Plaintiff's principal contribution was selecting salesmen to serve his territory and from whose sales he was to receive a commission. While operation started in July, plaintiff was put on the payroll as of August 15, 1947, at $50 per week, plus a commission on sales in his sales territory, by action of the board of directors. The weekly salary was increased to $75 after six months.

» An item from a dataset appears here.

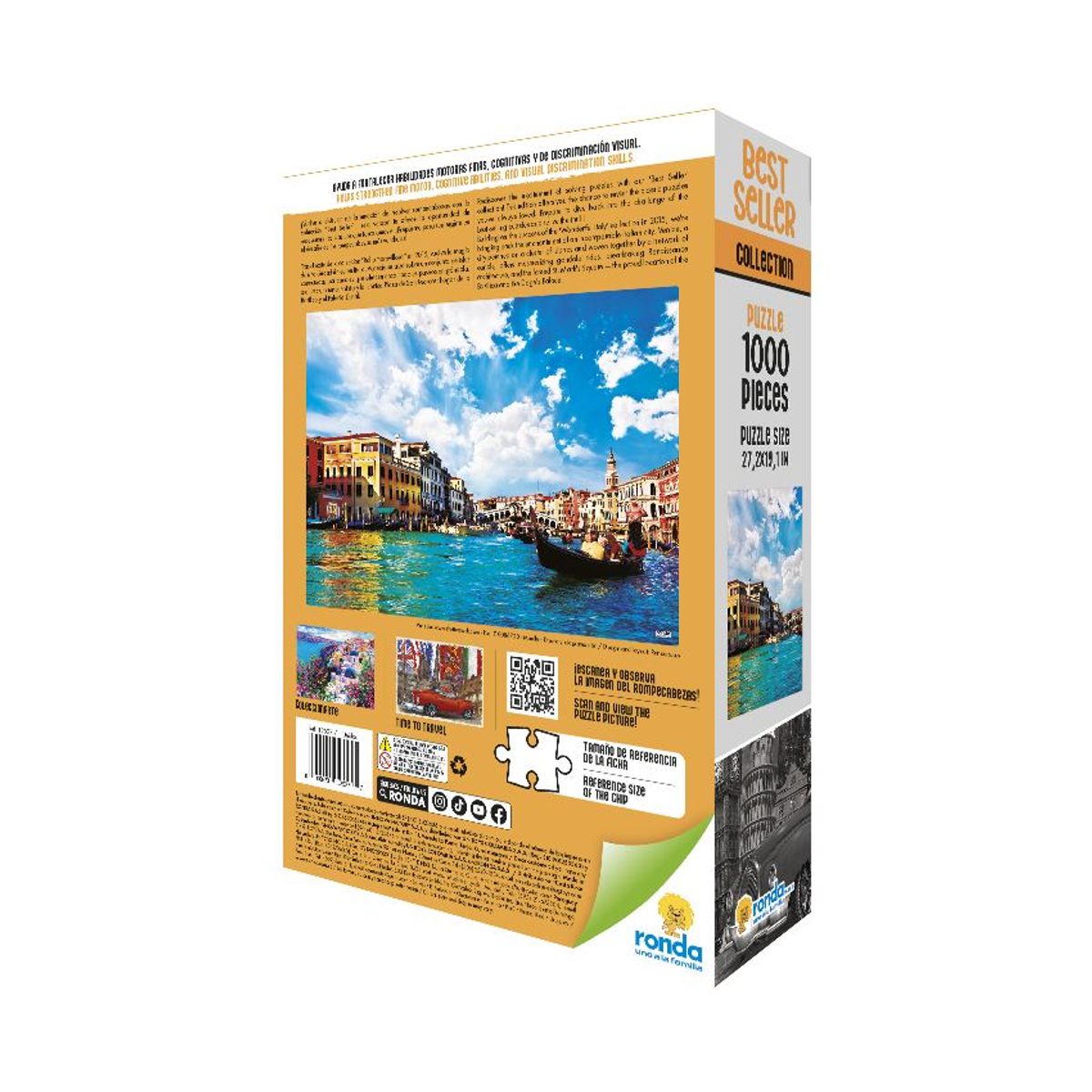RONDA - Rompecabezas X 1000 Pzas Best Seller Italia Maravillosa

On June 26, 1957, plaintiff instituted this action to recover $420 per month from April 4, 1947 to August 15, 1947. He alleges that C. E. Taylor, president of the defendant, agreed for the corporation to pay him the equivalent of what he was earning with Lance Company as soon as the new corporation got on a sound financial basis. This is denied by the defendant and it has pleaded the three year statute of limitations, N.C. G.S. § 1-52. The president, in effect, stated that the officers who devoted time to get the operation started could be considered by the directors for a bonus when the company got in operation, there was no valid contract mutually arrived at to pay plaintiff any specific sum, but the matter would be for the consideration of the directors to take such action as they saw fit. But this falls far short of being an enforceable contract. Plaintiff was a director and attended its meetings for ten years without bringing it to the attention of the Board.

No other officer of the corporation has made any claim, although others devoted their time and judgment, just as did the plaintiff.

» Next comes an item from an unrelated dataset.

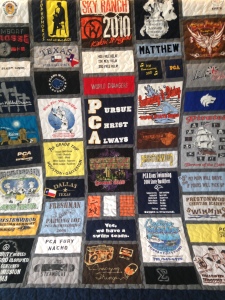 Full size t shirt quilt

By the end of 1950, the corporation wiped out its early operation deficit and has operated continuously at a profit during 1951, 1952, 1953 and 1954. By May, 1954, it had accumulated a surplus. It has been entirely solvent since the last of 1950. If plaintiff had a cause of action, it accrued not later than May, 1954, but plaintiff waited until June 26, 1957 to commence his action. It is clearly barred under N.C.G.S. § 1-52. Hooper v. Carr Lumber Co., 215 N.C. 308, 311, 1 S.E.2d 818; Phillips v. Penland, 196 N.C. 425, 147 S.E. 731.

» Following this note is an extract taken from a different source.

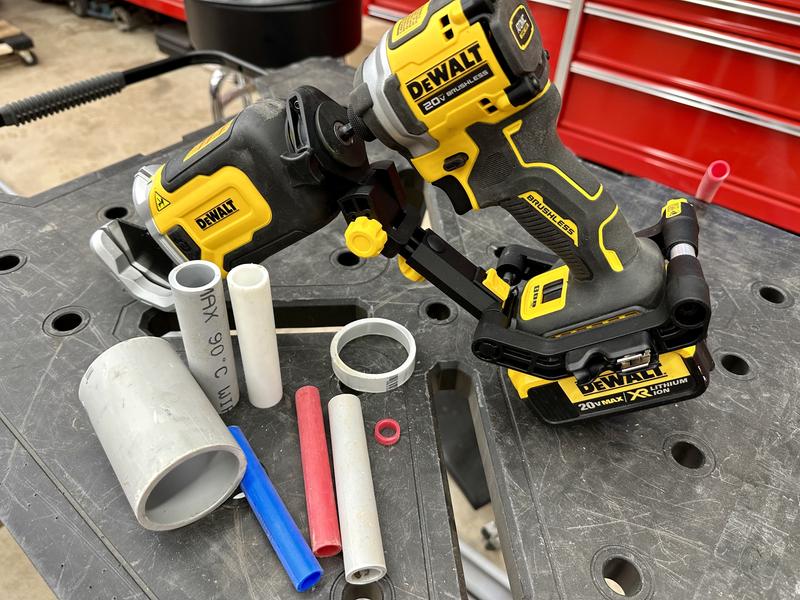 IMPACT CONNECT PVC PEX Pipe Cutter Attachment DEWALT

Plaintiff relies on Pegram-West, Inc., v. Winston Mutual Life Insurance Company, 231 N.C. 277, 56 S.E.2d 607. The plaintiff in that case extended credit at defendant's request and for its benefit. They were dealing with each other at "arms length". There could be no doubt there of the defendant's liability because plaintiff furnished materials to complete a building on which defendant had a lien which enhanced defendant's security.

The above case is inapplicable here. The plaintiff in the instant case was a stockholder, director and sales manager whose pay could not start until the corporation got its plant installed and in operation. It was to his financial benefit to hasten the operation. He had been fired from his other job. It appears to have been as much to the advantage of the plaintiff as it was to Taylor or any other officer of the corporation to hasten the day when the new plant could go into operation. But the president had no authority to make the contract to pay plaintiff, nor was a promise to pay to be implied under the circumstances. The services of the officers could have been considered by the directors for an allowance as a bonus, but it was not done and no valid contract existed which could compel it. The agreement is lacking in mutuality, is indefinite and unenforceable. McDougald v. Tide Water Power Co., 208 N.C. 764, 182 S.E. 327. It is not conceivable that it was the intention of the parties for this plaintiff to be paid to the exclusion of others who were certainly as much entitled to pay as was the plaintiff.

Plaintiff knew the by-laws; he knew the president had no power to bind the directors and if the plaintiff really thought he had a contract for compensation it is strange that throughout the ten years on the board he never once requested the board to act.

A judgment will be entered against the plaintiff and taxing him with the cost.